:: PAGE ::
So that's the confit. To start the cassoulet, soak white beans overnight two days before dinner (NB, no quantities given; I was cooking for two dozen, and I just made lots). Next day, boil them till tender with thyme and bay leaves. Drain them, but preserve the liquid. Then brown some lamb - on and off the bone: I used one chop and some chunks of boned-out leg per person - in olive oil, and then some good chicken sausages - or revert to authenticity and use Toulouse sausages, if pork won't upset anyone. Slice equal quantities of onion and fennel and fry those with some garlic, then add the lamb, the sausages and stock to cover, and simmer till the lamb is tender. Add the beans and leave it overnight.

Next day, simmer it gently all together while you crisp up the confit duck in a hot oven. Serve with red cabbage, pickled walnuts and walnut bread.

:: SET TASK 1 ::
Copy out the cassoulet recipe word for word, everything from "So that's the" down to "leave it overnight.".
:: SET TASK 2 ::
What does the cassoulet recipe say to serve alongside the dish?

:: DATA PROVIDED ::
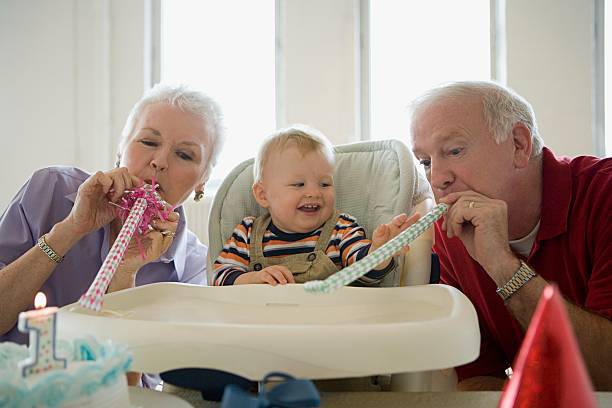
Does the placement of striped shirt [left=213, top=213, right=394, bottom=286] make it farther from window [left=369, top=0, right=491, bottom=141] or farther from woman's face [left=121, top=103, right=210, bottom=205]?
window [left=369, top=0, right=491, bottom=141]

:: TASK OUTPUT 1 ::
So that's the confit. To start the cassoulet, soak white beans overnight two days before dinner (NB, no quantities given; I was cooking for two dozen, and I just made lots). Next day, boil them till tender with thyme and bay leaves. Drain them, but preserve the liquid. Then brown some lamb - on and off the bone: I used one chop and some chunks of boned-out leg per person - in olive oil, and then some good chicken sausages - or revert to authenticity and use Toulouse sausages, if pork won't upset anyone. Slice equal quantities of onion and fennel and fry those with some garlic, then add the lamb, the sausages and stock to cover, and simmer till the lamb is tender. Add the beans and leave it overnight.

:: TASK OUTPUT 2 ::
Red cabbage, pickled walnuts and walnut bread.